**Supplied data**
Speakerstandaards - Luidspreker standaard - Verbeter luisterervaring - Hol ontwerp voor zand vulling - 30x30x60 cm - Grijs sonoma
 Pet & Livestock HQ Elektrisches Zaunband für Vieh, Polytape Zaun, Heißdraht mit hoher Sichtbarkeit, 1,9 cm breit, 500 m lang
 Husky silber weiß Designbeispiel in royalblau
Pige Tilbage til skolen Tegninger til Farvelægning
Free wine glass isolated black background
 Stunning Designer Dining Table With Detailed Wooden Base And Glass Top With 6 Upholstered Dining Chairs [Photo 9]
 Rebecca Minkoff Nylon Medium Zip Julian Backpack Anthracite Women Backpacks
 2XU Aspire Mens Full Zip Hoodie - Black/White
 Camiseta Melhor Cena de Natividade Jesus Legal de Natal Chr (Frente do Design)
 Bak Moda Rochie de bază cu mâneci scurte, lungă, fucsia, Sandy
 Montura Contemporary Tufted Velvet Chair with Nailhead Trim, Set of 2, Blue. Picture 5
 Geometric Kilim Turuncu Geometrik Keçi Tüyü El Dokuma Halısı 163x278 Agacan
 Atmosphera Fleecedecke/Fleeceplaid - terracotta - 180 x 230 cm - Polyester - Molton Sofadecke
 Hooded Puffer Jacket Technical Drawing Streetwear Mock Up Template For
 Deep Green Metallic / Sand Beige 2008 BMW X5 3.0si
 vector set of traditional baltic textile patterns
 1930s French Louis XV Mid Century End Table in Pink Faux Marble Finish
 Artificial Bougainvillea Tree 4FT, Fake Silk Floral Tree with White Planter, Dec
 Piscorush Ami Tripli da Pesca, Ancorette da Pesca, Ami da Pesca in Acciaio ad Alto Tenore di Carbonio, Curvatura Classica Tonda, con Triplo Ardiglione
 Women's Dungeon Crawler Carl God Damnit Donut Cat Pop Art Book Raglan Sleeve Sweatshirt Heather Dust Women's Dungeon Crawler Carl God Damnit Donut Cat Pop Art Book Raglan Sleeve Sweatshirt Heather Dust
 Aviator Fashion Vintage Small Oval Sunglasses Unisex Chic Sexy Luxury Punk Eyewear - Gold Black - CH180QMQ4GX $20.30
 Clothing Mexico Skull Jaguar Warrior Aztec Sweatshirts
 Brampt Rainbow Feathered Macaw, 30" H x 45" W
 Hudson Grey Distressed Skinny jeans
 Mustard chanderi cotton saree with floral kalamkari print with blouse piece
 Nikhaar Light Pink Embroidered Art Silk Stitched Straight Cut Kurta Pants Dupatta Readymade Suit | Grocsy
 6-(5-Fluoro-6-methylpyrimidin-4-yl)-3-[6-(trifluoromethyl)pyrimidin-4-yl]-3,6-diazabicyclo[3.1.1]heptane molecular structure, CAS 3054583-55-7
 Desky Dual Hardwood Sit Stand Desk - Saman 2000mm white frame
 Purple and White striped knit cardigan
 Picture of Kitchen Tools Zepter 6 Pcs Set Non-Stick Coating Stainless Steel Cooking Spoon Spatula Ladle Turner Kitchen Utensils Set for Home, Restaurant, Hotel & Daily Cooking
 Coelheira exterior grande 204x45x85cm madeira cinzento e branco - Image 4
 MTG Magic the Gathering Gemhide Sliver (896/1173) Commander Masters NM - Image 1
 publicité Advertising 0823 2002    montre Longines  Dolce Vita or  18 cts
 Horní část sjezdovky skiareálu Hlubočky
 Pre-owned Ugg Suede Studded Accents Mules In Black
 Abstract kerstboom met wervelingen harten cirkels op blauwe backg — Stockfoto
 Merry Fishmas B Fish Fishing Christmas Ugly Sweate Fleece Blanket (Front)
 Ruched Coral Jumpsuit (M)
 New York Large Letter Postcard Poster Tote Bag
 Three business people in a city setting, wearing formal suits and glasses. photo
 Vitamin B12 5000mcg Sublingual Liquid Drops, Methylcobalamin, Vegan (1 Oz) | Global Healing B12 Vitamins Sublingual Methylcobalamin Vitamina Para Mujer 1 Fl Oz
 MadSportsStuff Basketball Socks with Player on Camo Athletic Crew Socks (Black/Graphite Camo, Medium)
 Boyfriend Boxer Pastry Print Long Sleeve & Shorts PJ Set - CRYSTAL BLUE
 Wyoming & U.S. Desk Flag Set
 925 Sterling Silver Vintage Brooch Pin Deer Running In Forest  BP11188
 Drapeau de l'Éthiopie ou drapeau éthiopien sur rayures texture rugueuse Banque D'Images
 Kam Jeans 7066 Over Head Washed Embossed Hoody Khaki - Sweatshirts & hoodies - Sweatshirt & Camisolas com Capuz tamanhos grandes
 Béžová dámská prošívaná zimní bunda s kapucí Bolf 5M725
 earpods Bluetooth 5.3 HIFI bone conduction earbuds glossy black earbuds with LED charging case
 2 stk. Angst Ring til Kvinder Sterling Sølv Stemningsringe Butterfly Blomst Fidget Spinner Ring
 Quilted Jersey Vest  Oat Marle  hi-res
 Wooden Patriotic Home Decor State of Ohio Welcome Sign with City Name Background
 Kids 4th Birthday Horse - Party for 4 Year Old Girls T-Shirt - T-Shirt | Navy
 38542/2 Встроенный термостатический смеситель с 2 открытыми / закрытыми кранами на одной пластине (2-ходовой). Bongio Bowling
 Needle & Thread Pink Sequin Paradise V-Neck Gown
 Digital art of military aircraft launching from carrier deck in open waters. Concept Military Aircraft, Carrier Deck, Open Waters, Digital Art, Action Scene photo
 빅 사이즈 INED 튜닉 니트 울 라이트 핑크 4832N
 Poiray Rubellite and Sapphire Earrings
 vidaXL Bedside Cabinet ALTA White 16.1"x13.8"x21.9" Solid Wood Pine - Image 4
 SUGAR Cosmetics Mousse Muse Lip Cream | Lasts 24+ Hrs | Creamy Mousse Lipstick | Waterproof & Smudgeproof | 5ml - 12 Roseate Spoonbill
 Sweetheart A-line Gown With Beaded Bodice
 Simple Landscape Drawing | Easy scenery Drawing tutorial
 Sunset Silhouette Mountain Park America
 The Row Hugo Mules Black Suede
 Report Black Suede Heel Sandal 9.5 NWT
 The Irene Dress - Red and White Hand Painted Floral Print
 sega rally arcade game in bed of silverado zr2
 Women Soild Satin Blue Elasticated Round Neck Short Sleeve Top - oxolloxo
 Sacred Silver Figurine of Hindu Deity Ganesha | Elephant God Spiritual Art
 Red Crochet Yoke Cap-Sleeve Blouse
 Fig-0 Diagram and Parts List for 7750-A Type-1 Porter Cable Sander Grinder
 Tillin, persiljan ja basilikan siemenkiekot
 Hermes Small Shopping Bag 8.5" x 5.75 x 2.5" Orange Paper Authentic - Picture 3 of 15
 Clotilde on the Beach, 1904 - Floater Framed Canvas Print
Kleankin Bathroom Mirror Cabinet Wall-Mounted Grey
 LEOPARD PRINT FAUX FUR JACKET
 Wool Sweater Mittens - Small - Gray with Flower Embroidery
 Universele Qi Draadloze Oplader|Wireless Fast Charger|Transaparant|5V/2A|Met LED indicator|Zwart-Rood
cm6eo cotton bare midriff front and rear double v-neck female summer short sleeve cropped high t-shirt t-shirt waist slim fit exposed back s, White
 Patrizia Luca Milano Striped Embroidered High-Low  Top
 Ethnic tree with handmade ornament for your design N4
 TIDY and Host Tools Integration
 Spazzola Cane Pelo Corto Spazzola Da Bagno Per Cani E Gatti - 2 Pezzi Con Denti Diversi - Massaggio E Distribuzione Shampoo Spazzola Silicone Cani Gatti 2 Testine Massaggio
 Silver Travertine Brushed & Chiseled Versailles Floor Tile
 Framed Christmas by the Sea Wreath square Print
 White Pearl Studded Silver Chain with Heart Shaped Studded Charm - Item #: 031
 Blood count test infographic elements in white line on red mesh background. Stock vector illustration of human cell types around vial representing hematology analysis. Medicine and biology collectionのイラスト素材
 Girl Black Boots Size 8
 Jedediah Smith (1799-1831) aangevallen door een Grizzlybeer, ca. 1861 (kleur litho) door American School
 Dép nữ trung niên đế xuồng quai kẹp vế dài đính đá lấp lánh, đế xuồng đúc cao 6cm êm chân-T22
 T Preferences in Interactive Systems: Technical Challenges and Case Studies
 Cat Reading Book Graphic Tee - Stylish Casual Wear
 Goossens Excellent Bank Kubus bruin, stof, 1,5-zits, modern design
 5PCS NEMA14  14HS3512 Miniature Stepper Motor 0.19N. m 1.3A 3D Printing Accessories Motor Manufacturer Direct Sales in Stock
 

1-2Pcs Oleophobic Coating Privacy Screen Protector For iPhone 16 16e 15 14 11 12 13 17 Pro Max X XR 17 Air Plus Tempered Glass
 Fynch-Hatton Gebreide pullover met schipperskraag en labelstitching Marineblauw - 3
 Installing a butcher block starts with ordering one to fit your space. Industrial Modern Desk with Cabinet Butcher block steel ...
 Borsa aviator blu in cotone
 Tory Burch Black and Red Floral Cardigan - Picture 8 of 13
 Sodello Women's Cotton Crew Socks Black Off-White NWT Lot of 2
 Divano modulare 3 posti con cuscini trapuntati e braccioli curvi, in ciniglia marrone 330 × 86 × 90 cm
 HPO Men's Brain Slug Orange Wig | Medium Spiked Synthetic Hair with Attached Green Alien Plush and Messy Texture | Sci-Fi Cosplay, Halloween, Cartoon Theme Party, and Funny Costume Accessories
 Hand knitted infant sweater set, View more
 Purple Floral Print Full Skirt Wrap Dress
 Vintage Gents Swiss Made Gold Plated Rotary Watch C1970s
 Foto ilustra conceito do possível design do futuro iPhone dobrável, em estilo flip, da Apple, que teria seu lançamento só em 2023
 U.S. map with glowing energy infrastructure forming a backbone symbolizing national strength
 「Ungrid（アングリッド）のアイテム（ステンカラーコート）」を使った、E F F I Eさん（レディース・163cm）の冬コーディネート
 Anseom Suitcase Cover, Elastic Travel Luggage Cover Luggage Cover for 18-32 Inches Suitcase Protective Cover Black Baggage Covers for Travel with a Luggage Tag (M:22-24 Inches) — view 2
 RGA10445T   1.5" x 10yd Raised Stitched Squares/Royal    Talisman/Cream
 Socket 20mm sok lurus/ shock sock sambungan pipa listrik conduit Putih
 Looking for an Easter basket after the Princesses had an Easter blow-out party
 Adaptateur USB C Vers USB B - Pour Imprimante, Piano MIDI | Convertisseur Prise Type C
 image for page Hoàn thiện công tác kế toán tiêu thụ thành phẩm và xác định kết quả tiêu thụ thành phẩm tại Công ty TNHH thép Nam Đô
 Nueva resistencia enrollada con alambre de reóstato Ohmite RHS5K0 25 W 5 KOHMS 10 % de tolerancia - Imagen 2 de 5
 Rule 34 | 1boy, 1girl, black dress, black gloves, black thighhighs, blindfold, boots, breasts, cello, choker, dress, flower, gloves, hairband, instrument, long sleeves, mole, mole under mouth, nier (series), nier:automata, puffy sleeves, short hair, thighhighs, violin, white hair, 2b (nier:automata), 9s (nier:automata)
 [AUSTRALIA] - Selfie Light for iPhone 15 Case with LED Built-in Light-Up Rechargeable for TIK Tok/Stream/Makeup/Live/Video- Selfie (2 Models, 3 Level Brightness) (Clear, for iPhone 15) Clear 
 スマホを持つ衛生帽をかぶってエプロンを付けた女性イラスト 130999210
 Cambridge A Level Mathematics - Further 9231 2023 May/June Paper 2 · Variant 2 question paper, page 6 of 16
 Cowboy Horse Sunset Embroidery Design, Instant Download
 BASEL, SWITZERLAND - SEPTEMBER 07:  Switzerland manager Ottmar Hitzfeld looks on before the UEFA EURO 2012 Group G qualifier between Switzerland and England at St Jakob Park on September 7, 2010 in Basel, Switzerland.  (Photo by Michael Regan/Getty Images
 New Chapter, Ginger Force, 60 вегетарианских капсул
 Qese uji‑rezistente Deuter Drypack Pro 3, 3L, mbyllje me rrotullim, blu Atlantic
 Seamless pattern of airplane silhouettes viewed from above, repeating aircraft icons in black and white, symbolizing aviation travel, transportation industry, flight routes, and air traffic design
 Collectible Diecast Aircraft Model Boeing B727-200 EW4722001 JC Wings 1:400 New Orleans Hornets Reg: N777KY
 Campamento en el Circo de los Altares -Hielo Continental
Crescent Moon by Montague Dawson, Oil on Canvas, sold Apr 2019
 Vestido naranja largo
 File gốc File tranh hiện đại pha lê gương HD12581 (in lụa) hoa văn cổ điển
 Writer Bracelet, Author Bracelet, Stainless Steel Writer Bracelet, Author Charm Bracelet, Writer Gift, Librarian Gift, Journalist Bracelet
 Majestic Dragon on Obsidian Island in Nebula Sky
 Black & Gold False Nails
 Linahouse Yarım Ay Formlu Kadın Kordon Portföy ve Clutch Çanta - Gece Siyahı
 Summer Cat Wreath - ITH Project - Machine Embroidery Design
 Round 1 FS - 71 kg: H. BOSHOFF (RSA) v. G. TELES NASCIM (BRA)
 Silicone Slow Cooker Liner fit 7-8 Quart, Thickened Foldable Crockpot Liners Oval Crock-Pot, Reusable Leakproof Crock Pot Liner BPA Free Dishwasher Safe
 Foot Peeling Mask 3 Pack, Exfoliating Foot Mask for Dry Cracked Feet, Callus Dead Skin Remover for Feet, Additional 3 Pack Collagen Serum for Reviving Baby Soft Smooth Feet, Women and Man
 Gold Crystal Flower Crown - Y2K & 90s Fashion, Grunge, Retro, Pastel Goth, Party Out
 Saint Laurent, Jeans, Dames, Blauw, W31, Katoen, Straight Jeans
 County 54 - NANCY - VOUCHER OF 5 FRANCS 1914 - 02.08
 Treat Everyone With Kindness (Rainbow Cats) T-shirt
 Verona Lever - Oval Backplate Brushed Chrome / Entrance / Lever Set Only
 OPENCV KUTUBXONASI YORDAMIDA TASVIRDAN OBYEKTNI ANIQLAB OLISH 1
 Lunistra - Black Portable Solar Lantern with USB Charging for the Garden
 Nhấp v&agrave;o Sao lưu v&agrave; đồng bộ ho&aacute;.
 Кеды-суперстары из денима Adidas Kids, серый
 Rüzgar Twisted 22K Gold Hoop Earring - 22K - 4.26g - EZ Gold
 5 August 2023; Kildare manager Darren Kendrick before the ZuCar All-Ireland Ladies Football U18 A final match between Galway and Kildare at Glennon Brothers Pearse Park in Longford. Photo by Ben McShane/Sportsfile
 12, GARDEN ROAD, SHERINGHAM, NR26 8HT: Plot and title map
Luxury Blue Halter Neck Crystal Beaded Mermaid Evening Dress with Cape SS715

**Task brief**
Copy each line in the entries above where "Embroidered" turns up.

**Completed task**
 Nikhaar Light Pink Embroidered Art Silk Stitched Straight Cut Kurta Pants Dupatta Readymade Suit | Grocsy
 Patrizia Luca Milano Striped Embroidered High-Low  Top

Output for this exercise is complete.